Auditor's Responsibilities for the Audit of the Consolidated Financial Statements and of the Group Management Report

Our objectives are to obtain reasonable assurance about whether the consolidated financial statements as a whole are free from material misstatement, whether due to fraud or error, and whether the group management report as a whole provides an appropriate view of the Group's position and, in all material respects, is consistent with the consolidated financial statements and the knowledge obtained in the audit, complies with the German legal requirements and appropriately presents the opportunities and risks of future development, as well as to issue an auditor's report that includes our audit opinions on the consolidated financial statements and on the group management report.

Reasonable assurance is a high level of assurance, but is not a guarantee that an audit conducted in accordance with § 317 HGB and the EU Audit Regulation and in compliance with German Generally Accepted Standards for Financial Statement Audits promulgated by the Institut der Wirtschaftsprüfer (IDW) will always detect a material misstatement. Misstatements can arise from fraud or error and are considered material if, individually or in the

aggregate, they could reasonably be expected to influence the economic decisions of users taken on the basis of these consolidated financial statements and this group management report.

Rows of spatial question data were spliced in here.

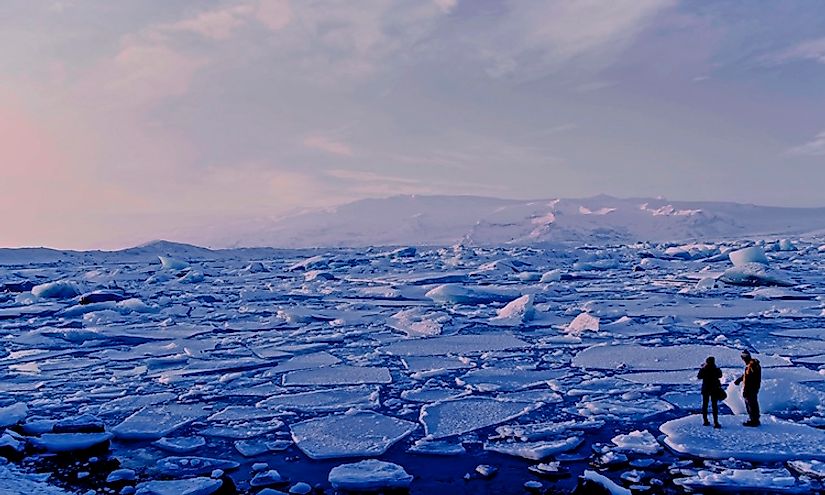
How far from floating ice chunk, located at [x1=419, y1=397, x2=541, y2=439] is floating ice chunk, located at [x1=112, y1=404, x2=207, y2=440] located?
7.28 feet

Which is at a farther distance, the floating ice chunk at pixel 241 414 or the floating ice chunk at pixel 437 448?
the floating ice chunk at pixel 241 414

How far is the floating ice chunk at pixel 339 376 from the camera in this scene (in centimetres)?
784

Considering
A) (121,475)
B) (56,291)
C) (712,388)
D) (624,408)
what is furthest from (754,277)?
(56,291)

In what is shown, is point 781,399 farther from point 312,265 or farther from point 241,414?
point 312,265

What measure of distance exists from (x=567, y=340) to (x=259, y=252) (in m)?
51.2

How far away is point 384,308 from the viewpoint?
50.4 feet

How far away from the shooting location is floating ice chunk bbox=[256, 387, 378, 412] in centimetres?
679

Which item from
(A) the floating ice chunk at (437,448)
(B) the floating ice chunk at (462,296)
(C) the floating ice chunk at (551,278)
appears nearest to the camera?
(A) the floating ice chunk at (437,448)

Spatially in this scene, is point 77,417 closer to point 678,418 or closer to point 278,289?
point 678,418

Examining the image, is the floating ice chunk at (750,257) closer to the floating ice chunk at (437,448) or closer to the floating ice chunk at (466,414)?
the floating ice chunk at (466,414)

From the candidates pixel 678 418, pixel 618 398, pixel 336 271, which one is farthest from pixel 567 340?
pixel 336 271

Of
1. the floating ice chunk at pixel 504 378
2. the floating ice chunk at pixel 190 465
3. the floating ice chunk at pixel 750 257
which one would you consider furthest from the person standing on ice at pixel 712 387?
the floating ice chunk at pixel 750 257

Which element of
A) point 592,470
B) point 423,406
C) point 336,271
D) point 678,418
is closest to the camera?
point 592,470

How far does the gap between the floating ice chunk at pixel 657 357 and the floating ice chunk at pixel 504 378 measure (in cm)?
74
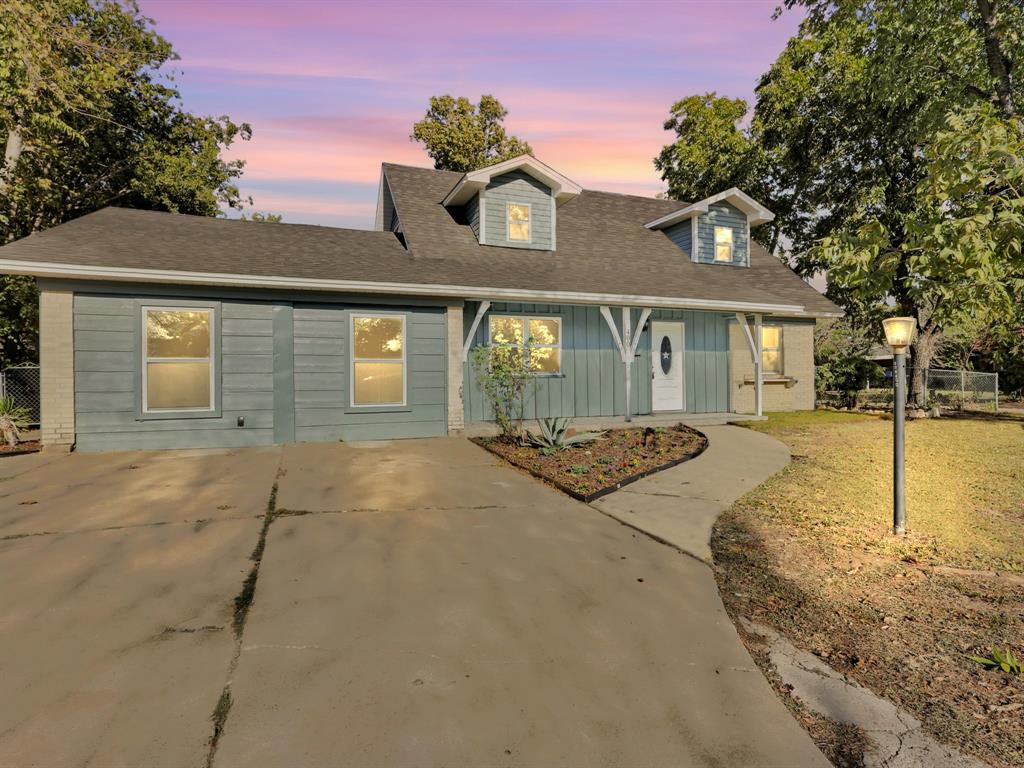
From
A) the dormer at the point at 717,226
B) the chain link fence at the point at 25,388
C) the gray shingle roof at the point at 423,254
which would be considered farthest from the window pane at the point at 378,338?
the dormer at the point at 717,226

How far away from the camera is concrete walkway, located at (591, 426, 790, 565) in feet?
16.8

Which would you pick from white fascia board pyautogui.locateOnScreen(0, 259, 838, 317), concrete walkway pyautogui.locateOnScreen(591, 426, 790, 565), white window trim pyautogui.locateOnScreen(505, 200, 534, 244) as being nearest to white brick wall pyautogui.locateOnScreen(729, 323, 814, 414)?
white fascia board pyautogui.locateOnScreen(0, 259, 838, 317)

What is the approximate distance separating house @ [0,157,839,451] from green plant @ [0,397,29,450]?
164 centimetres

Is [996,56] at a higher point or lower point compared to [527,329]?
higher

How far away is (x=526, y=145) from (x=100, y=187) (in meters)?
17.9

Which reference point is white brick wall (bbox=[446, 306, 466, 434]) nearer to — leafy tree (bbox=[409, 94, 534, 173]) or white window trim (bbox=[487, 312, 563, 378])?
white window trim (bbox=[487, 312, 563, 378])

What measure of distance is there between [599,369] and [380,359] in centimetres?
520

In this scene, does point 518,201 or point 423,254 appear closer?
Result: point 423,254

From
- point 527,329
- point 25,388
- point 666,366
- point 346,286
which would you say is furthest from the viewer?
point 666,366

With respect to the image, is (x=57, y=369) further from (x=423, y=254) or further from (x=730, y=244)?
(x=730, y=244)

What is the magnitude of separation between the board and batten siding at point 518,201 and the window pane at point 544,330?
2168mm

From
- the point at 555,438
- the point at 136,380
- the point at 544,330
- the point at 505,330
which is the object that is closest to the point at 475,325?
the point at 505,330

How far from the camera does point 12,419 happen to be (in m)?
9.81

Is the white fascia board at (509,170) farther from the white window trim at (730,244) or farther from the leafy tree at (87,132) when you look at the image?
the leafy tree at (87,132)
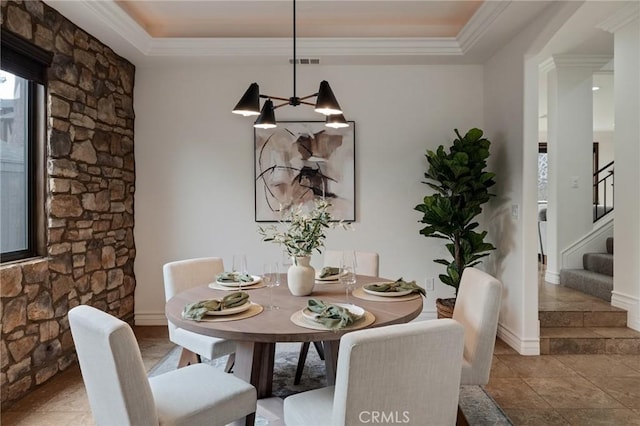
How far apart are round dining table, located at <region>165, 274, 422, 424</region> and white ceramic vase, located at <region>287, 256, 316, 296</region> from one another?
0.04 m

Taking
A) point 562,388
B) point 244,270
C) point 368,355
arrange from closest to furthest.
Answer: point 368,355
point 244,270
point 562,388

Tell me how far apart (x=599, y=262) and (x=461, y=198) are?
80.3 inches

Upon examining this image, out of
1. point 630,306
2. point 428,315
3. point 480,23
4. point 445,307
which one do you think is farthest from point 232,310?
point 630,306

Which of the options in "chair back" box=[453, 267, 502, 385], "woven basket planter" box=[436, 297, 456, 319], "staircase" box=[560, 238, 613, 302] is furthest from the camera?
"staircase" box=[560, 238, 613, 302]

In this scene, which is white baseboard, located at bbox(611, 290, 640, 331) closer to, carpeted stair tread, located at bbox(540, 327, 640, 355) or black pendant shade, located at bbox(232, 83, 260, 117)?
carpeted stair tread, located at bbox(540, 327, 640, 355)

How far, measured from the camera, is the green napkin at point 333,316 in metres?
1.58

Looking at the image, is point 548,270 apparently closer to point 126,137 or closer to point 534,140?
point 534,140

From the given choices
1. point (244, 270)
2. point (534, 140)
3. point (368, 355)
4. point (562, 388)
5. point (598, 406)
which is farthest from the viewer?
point (534, 140)

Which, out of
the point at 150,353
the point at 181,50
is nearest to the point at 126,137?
the point at 181,50

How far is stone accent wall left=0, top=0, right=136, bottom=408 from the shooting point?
250 centimetres

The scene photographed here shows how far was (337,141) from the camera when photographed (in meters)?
3.93

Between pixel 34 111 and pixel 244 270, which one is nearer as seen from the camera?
pixel 244 270

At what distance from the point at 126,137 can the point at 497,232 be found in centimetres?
367

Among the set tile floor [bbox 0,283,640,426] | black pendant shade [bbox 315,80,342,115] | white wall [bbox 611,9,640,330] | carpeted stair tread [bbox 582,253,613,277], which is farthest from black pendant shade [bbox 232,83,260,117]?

We exercise professional judgment and maintain professional skepticism throughout the audit. We also:

  • Identify and assess the risks of material misstatement of the consolidated financial statements and of the group management report, whether due to fraud or error, design and perform audit procedures responsive to those risks, and obtain audit evidence that is sufficient and appropriate to provide a basis for our audit opinions. The risk of not detecting a material misstatement resulting from fraud is higher than for one resulting from error, as fraud may involve collusion, forgery, intentional omissions, misrepresentations, or the override of internal controls.
  • Obtain an understanding of internal control relevant to the audit of the consolidated financial statements and of arrangements and measures (systems) relevant to the audit of the group management report in order to design audit procedures that are appropriate in the circumstances, but not for the purpose of expressing an audit opinion on the effectiveness of these systems.
  • Evaluate the appropriateness of accounting policies used by the executive directors and the reasonableness of estimates made by the executive directors and related disclosures.
  • Conclude on the appropriateness of the executive directors' use of the going concern basis of accounting and, based on the audit evidence obtained, whether a material uncertainty exists related to events or conditions that may cast significant doubt on the Group's ability to continue as a going concern. If we conclude that a material uncertainty exists, we are required to draw attention in the auditor's report to the related disclosures in the consolidated financial statements and in the group management report or, if such disclosures are inadequate, to modify our respective audit opinions. Our conclusions are

based on the audit evidence obtained up to the date of our auditor's report. However, future events or conditions may cause the Group to cease to be able to continue as a going concern.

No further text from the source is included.